Step 225 discloses the computerized system capturing the presenter's background prior to capturing the video shot. In some cases, capturing the background may take a predefined duration, in terms of seconds, and terminate with an alert, a notification or a message displayed on the display device of the presenter's computerized mobile device. Step 225 is an optional step and might be unnecessary, for example using a blue/green screen or with matting algorithms, for example algorithms that require a scribble interface.
Step 230 discloses issuing an alert which indicates to the presenter when capturing the video shot begins. The alert may be a played sound. For example in a countdown from five to zero. The alert may be played by the display device of the presenter's computerized device. In some cases, the computerized system may be configured to start automatically to capture the video shot, after the alert has finished. Step 235 discloses displaying script on a display device of the computerized device during the time the video shot is captured. This step is also optional as some presenters do not need the script while taking the video shot. Moreover, some presenters may prefer using a rear camera of the computerized device, so they cannot see the screen with the script. The script may be displayed in a predefined speed, for example as inputted by the presenter prior to the video shot. The script may enable the presenter the possibility to be a sole creator of a quality video and save time in preparing to a video shot, without the necessity of memorizing the script nor with an aid of a crew in addition to the presenter.
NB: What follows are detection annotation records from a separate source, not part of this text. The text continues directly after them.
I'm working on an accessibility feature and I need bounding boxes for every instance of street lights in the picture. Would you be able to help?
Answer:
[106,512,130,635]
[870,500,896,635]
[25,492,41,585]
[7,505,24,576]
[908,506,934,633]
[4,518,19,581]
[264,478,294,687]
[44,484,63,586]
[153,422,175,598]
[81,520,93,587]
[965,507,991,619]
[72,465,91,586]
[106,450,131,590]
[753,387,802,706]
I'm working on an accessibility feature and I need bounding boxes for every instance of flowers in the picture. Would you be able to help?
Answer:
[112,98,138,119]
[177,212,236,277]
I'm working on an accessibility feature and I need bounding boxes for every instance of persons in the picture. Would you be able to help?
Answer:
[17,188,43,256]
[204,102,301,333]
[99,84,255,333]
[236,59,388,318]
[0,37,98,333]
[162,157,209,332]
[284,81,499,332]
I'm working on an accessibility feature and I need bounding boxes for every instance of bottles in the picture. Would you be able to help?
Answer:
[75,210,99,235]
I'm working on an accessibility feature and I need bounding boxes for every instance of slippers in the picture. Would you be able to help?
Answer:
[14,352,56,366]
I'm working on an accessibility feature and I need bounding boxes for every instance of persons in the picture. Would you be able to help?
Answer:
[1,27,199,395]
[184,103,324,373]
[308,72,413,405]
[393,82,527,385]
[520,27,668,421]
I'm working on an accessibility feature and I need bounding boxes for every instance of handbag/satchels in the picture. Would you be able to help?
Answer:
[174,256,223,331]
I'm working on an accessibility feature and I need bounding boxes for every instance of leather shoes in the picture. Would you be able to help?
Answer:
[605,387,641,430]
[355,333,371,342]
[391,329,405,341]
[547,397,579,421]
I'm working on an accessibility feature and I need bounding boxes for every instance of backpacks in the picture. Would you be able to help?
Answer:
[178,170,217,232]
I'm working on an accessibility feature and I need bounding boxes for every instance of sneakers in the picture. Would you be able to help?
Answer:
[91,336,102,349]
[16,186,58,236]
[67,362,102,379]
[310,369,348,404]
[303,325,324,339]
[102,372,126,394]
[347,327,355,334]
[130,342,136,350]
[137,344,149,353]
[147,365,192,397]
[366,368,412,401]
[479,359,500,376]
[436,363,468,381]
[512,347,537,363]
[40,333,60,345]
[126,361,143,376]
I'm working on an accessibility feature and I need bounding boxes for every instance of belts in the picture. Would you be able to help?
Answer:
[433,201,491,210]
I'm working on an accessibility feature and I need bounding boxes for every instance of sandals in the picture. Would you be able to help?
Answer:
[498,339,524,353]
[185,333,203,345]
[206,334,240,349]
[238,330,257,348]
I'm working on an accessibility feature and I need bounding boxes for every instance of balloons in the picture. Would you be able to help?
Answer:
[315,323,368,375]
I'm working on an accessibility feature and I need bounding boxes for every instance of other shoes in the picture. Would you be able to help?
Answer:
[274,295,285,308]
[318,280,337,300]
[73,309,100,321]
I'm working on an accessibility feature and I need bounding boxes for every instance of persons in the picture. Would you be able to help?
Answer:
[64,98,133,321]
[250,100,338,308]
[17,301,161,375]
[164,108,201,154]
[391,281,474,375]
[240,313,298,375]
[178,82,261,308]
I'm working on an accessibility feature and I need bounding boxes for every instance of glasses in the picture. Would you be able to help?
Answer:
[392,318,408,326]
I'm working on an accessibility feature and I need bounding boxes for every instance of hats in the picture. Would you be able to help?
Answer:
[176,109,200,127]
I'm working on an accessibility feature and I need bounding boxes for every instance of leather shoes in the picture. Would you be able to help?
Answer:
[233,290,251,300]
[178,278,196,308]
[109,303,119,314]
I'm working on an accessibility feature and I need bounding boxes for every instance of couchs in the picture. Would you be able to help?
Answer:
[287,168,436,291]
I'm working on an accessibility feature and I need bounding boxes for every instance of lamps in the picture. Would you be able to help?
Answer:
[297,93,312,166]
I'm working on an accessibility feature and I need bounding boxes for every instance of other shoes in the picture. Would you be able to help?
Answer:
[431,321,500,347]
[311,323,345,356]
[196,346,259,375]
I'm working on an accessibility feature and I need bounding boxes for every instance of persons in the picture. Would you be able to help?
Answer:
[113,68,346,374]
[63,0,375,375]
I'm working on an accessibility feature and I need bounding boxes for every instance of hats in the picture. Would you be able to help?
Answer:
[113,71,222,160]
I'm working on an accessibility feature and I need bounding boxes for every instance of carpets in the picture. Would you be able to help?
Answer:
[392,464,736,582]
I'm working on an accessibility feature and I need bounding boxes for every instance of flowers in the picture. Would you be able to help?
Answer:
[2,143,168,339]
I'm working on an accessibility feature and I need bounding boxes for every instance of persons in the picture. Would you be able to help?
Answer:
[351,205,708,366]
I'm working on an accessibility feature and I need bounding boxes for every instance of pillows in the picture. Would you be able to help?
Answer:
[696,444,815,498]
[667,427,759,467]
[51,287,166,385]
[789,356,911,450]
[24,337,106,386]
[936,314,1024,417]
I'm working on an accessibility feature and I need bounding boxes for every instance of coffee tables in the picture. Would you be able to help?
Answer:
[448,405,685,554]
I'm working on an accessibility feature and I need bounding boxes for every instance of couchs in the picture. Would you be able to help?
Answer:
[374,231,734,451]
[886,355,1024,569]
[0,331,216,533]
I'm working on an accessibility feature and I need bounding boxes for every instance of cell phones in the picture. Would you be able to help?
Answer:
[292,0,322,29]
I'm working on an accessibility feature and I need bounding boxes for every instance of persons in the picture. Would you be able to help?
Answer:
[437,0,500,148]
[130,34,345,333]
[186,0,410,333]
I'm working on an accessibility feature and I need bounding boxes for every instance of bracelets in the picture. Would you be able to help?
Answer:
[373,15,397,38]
Step 240 discloses adjusting video content properties according to a presenter input after capturing a video shot. Such video properties may be the teleprompter progress setting, audio level, location of the presenter and the like. Said adjustment may be performed via a specific interface as detailed below.
Step 245 discloses trimming the video file to an audio track captured by the mobile electronic device while capturing video content. Trimming the video file improves the video, for example by removing parts of the video in which the presenter does not speak. Naturally, the presenter may pause speaking, for example when breathing, and the trimming comprises identifying time slots in the video file that are longer than the natural breaks. The trimming discloses identifying audio levels throughout the video timeline, for example the audio levels in various time intervals throughout the video shot. Trimming the video may also remove a section in the video in which a background noise interferes with hearing the presenter's voice. Step 250 discloses receiving a user confirmation to upload the video file from the mobile electronic device to a predefined destination.
The display device interface 605 comprises an auto-trim button 620 enables the presenter to automatically trim the video to the audio. For example, in case the video file is displayed in the display device interface 605 and the presenter decide to trim the video file in order to cut-out parts of silence, the presenter may utilize the auto-trim button 620 to clean-out the parts with the silence. In one embodiment the computerized system automatically identifies intervals in the video of a minimal predefined duration, for example 0.5 sec as indicated by the “Trim Level settings”. In some exemplary cases, the computerized system determines whether the audio level in the intervals is higher than a predefined threshold, and if the audio is lower than the threshold, the interval is marked for further processing. Trimming also allows to automatically pre-select a subset of the script recorded by the presenter in order to keep it as part of the final video file.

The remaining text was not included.